In Boston with Clivey’s troupe — I couldn’t do it at Saranac, I didn’t have the time — I used to sit on the stage apron and watch every rehearsal I wasn’t involved in. I’d be thinking, Why can’t he get a laugh on that? It’s a funny line — and taking the thing apart in my head to see why it wasn’t working. Half the pleasure of doing comedy in the theatre is that even before you hear a laugh, you sense where the laugh should be. Something happens in the audience, you feel it, you go to work on it. Until one day, all of a sudden, you’re rewarded with a titter. You keep working on the line and finally you get a real belly laugh. After that you generally push too hard and lose it, and you have to pull away and inch your way back.
Here’s an excerpt from the introduction to her book written by her husband. Rosalind Russell was responsible for launching the career of James Galanos, designer. Here is an unbelievably moving story, told by Freddie Brisson (Russell’s husband) about the special relationship between Russell and Galanos:
In 1960, after she had the first mastectomy, Rosalind went to Galanos. He says it was the only time he ever saw her break down. She had come to his office, very crisp, very businesslike. “I’m going to tell you something nobody in the world knows except Freddie and my doctor. I’ve had my breast removed, and I want to keep it quiet. So long as I can be active, I don’t want to be thought a freak, I don’t want people looking at me in person or on the screen and wondering about my sex life.” (You have to consider the era. Women had not yet begun to go public about their mastectomies.)
“I want you to start thinking in terms of how I can now be dressed,” Rosalind said to Jimmy, and then she began to take her clothes off. She started to cry, and he saw that she could hardly lift her left arm, it was so swollen, and he broke down too.
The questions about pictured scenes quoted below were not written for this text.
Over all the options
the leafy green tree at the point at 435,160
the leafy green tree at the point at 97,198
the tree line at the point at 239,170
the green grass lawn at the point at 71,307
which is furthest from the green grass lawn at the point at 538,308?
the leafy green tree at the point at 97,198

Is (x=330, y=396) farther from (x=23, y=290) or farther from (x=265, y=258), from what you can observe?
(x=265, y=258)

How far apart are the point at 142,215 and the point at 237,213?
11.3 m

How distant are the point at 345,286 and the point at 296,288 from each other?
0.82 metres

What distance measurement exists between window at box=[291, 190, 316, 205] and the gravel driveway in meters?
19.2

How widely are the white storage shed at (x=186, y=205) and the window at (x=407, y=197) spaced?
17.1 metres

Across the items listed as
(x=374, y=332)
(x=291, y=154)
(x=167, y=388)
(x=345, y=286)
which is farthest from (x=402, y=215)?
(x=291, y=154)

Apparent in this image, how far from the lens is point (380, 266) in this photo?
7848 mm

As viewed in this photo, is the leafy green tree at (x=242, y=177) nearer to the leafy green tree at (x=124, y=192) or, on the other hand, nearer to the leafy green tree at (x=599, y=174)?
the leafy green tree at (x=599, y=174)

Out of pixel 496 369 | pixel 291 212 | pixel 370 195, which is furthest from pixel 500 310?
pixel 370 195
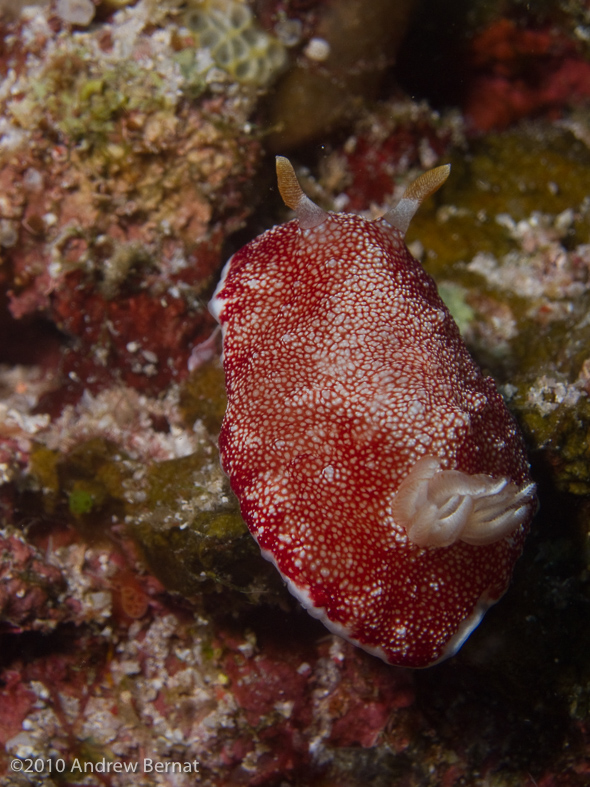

From that day forward, he specially designed every piece of her clothing, and neither he nor his fitter ever told a soul.
Another excerpt from the introduction, by her husband:
After she died I found a petition she had tucked away in her prayer book. It said in part, “Keep my mind free from the recital of endless details; give me wings to get to the point. Seal my lips on aches and pains. They are increasing, and love of rehearsing them is becoming sweeter as the years go by.”
And again, here’s the link to the tribute. GREAT stuff.
i love that Cary Grant introduced her to her husband — his houseguest during His Girl Friday, i believe — and then was best man at their wedding. isn’t that wonderful?
I know, i LOVE that! Russell sent Grant a note from her honeymoon, something like, “You black Cupid – look what you’ve done – when we get a divorce I’ll come and hunt you down!”
Of course they were married forever.
What a dame. What a total DAME.
‘of course they were married forever.’ LOVE that. a one-match couple. how often does that happen these days?
as to being a total DAME —
if i were wearing socks, she’d rock them in such a way that they’d come off.
thanks for making my day of feeling lousy all that much better, sheila ^_^
amelie – ohhh, sorry your day is lousy. :(
I loved Life Is a Banquet too! It was the first hardcover book about Hollywood I ever requested as a gift, and started a lifelong habit of buying Hollywood books. I loved the story about trying to get Ronald Colman to kiss her during Under Two Flags, and the passage about her friendship with Jean Harlow was quite touching.
Grest actress Roz Russell !
Great stuff, as always.
I too remember Grant saying “Is she going to do that?” but I thought he was talking to the audience at the time.